#### DATA PROVIDED ####

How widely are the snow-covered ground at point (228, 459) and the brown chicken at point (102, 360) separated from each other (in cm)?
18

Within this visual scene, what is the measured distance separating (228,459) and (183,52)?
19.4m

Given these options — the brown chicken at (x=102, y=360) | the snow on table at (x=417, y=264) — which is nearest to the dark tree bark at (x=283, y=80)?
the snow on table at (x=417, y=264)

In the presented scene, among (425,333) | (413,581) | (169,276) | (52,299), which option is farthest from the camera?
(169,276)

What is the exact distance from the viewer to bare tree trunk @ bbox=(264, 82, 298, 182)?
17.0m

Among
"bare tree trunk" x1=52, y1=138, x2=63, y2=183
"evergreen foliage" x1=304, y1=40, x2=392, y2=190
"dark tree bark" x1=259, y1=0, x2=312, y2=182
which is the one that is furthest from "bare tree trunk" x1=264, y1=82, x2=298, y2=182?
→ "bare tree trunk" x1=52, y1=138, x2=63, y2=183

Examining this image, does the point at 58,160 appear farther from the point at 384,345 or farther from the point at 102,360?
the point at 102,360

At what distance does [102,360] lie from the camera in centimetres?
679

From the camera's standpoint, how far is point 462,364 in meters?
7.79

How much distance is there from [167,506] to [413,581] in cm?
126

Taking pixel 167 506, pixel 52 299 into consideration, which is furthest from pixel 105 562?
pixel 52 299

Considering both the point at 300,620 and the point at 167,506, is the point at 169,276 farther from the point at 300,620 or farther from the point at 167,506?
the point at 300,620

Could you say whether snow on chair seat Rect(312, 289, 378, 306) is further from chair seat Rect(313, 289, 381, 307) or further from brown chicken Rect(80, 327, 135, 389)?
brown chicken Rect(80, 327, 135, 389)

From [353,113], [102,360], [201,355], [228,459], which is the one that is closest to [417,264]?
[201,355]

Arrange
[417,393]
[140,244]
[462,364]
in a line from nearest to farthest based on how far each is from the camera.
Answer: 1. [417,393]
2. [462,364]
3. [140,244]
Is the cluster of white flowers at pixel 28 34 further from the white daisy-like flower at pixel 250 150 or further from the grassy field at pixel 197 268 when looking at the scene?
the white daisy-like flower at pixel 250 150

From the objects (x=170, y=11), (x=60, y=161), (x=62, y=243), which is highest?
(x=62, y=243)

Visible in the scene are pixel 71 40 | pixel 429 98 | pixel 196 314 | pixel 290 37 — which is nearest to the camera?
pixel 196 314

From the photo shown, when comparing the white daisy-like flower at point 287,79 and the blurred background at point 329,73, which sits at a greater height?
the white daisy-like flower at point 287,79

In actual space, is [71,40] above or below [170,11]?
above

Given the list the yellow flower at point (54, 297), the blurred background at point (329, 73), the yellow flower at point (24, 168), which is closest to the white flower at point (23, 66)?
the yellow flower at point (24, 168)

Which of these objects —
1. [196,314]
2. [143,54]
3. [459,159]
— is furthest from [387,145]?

####

◆ **WORK TO DO**: Format every line of the material above as a JSON list of strings, one string per line, leaving out the blank lines.

◆ **TASK RESPONSE**:
[
  "How widely are the snow-covered ground at point (228, 459) and the brown chicken at point (102, 360) separated from each other (in cm)?",
  "18",
  "Within this visual scene, what is the measured distance separating (228,459) and (183,52)?",
  "19.4m",
  "Given these options — the brown chicken at (x=102, y=360) | the snow on table at (x=417, y=264) — which is nearest to the dark tree bark at (x=283, y=80)?",
  "the snow on table at (x=417, y=264)",
  "In the presented scene, among (425,333) | (413,581) | (169,276) | (52,299), which option is farthest from the camera?",
  "(169,276)",
  "What is the exact distance from the viewer to bare tree trunk @ bbox=(264, 82, 298, 182)?",
  "17.0m",
  "Among",
  "\"bare tree trunk\" x1=52, y1=138, x2=63, y2=183",
  "\"evergreen foliage\" x1=304, y1=40, x2=392, y2=190",
  "\"dark tree bark\" x1=259, y1=0, x2=312, y2=182",
  "which is the one that is furthest from \"bare tree trunk\" x1=264, y1=82, x2=298, y2=182?",
  "→ \"bare tree trunk\" x1=52, y1=138, x2=63, y2=183",
  "Examining this image, does the point at 58,160 appear farther from the point at 384,345 or farther from the point at 102,360?",
  "the point at 102,360",
  "At what distance does [102,360] lie from the camera in centimetres?",
  "679",
  "From the camera's standpoint, how far is point 462,364 in meters?",
  "7.79",
  "How much distance is there from [167,506] to [413,581] in cm?",
  "126",
  "Taking pixel 167 506, pixel 52 299 into consideration, which is furthest from pixel 105 562?",
  "pixel 52 299",
  "Considering both the point at 300,620 and the point at 167,506, is the point at 169,276 farther from the point at 300,620 or farther from the point at 167,506?",
  "the point at 300,620",
  "Could you say whether snow on chair seat Rect(312, 289, 378, 306) is further from chair seat Rect(313, 289, 381, 307) or further from brown chicken Rect(80, 327, 135, 389)?",
  "brown chicken Rect(80, 327, 135, 389)",
  "From [353,113], [102,360], [201,355], [228,459], which is the one that is closest to [417,264]?",
  "[201,355]",
  "Arrange",
  "[417,393]",
  "[140,244]",
  "[462,364]",
  "in a line from nearest to farthest based on how far each is from the camera.",
  "Answer: 1. [417,393]",
  "2. [462,364]",
  "3. [140,244]",
  "Is the cluster of white flowers at pixel 28 34 further from the white daisy-like flower at pixel 250 150 or further from the grassy field at pixel 197 268 when looking at the scene?",
  "the white daisy-like flower at pixel 250 150",
  "From the objects (x=170, y=11), (x=60, y=161), (x=62, y=243), which is highest?",
  "(x=62, y=243)",
  "Visible in the scene are pixel 71 40 | pixel 429 98 | pixel 196 314 | pixel 290 37 — which is nearest to the camera?",
  "pixel 196 314",
  "From the photo shown, when comparing the white daisy-like flower at point 287,79 and the blurred background at point 329,73, which sits at a greater height?",
  "the white daisy-like flower at point 287,79",
  "In actual space, is [71,40] above or below [170,11]?",
  "above",
  "Given the list the yellow flower at point (54, 297), the blurred background at point (329, 73), the yellow flower at point (24, 168), which is closest to the white flower at point (23, 66)?",
  "the yellow flower at point (24, 168)",
  "Which of these objects —",
  "1. [196,314]",
  "2. [143,54]",
  "3. [459,159]",
  "— is furthest from [387,145]?"
]